Chinese polysilicon manufacturer GCL-Poly has gone into cross-default after failing to honor US$500 million worth of three-year senior notes issued on the Hong Kong exchange which matured on Saturday.
The company this morning confirmed it had failed to secure the permission of 90% of holders of the notes to swap them for fresh three-year investments, triggering a default and a cross default at the heavily indebted solar project unit of the business.
GCL will now press ahead with plans to restructure its debts, including by paying out less than 5% of the monies due from the senior notes for the time being.
The company today made a fresh appeal to the note holders who refused to postpone payment of their investments in time to meet a twice-extended deadline which expired on Friday afternoon.

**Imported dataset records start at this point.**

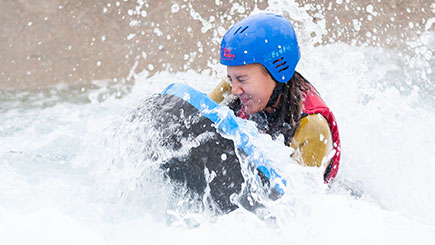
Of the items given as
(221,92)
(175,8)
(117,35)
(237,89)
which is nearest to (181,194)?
(237,89)

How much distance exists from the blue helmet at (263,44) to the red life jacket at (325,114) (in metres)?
0.20

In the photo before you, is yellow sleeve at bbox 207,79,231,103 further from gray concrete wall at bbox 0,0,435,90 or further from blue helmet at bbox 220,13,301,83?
gray concrete wall at bbox 0,0,435,90

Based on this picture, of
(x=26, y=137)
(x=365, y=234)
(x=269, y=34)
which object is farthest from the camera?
(x=26, y=137)

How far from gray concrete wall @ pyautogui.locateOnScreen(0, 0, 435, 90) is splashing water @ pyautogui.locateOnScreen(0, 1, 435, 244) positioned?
62 cm

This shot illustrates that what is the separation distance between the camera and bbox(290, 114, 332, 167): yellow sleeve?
224 cm

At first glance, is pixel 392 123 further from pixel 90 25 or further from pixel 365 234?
pixel 90 25

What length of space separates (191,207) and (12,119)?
2.58 metres

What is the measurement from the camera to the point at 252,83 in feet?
7.63

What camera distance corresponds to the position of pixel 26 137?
147 inches

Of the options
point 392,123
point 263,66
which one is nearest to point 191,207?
point 263,66

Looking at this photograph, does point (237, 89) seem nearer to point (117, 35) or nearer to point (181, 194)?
point (181, 194)

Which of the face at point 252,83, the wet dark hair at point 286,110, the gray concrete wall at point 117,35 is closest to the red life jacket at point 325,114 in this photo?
the wet dark hair at point 286,110

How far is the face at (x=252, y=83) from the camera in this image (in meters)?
2.30

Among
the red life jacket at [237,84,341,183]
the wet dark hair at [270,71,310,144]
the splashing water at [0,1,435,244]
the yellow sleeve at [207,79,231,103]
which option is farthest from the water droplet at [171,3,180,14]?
the wet dark hair at [270,71,310,144]
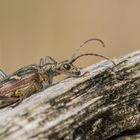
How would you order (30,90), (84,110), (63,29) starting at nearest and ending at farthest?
(84,110) → (30,90) → (63,29)

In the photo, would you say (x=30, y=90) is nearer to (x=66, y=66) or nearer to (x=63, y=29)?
(x=66, y=66)

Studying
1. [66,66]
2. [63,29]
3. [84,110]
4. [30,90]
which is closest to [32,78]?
[30,90]

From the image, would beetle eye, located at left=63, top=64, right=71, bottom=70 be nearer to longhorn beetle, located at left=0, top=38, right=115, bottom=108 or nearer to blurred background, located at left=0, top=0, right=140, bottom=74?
longhorn beetle, located at left=0, top=38, right=115, bottom=108

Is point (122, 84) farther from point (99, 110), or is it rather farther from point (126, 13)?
point (126, 13)

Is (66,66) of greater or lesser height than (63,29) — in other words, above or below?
above

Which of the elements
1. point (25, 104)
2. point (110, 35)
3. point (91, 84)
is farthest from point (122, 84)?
point (110, 35)

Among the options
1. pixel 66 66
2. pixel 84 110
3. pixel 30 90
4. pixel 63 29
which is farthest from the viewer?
→ pixel 63 29
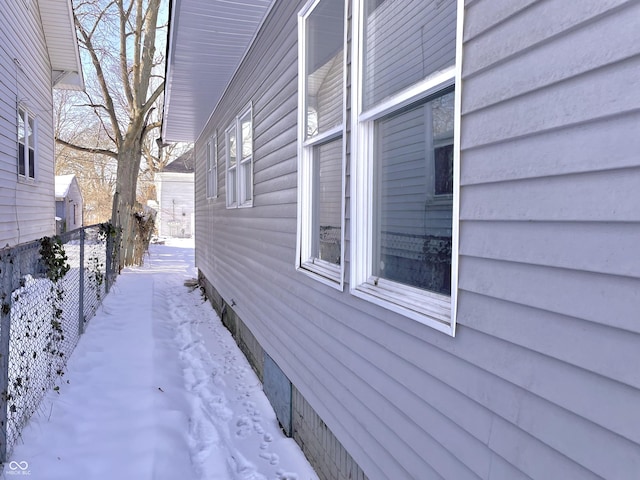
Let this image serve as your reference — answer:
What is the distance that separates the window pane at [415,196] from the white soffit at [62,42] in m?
10.6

GCL now wants the investors to support a proposed restructure of company debts which would see them receive US$50 for every US$1,000 of notes held plus a pro rata share of a US$17.8 million fund to be divided among the creditors. Under the terms of the restructure – which would allocate a further US$4.5 million specifically to cover the fees of Houlihan Lokey, Hogan Lovells and Moorlander Consulting Limited as advisors to some of the creditors – payment of the outstanding balance due from the notes would be extended until January 30, 2024 anyway, with the defaulted investments exchanged for fresh, 10%, three-year notes.
The note holders have until next Monday to support the proposed restructure – termed the Bermuda scheme in reference to where the company is registered – and GCL today said it has received commitments from the holders of 53% of the investments to support the plan and is confident of it being approved.
In terms of the cross-default non-payment of the notes triggered on Saturday, GCL-Poly and its GCL New Energy solar project development subsidiary said today: “As of the date of this joint announcement, the company has not received any request or notice demanding immediate repayment of its debts under other indebtedness.”
News of the default followed the announcement on Friday of another RMB218 million (US$33.7 million) injection of public money for GCL from the sale of a 50 MW solar project in China to the Beijing United Rongbang entity ultimately controlled by state-owned energy company Beijing Energy Holding Co Ltd.
That project windfall consisted of a sale price of RMB52.5 million which booked an estimated loss of RMB21 million, plus related receivables for GCL from the unit sold.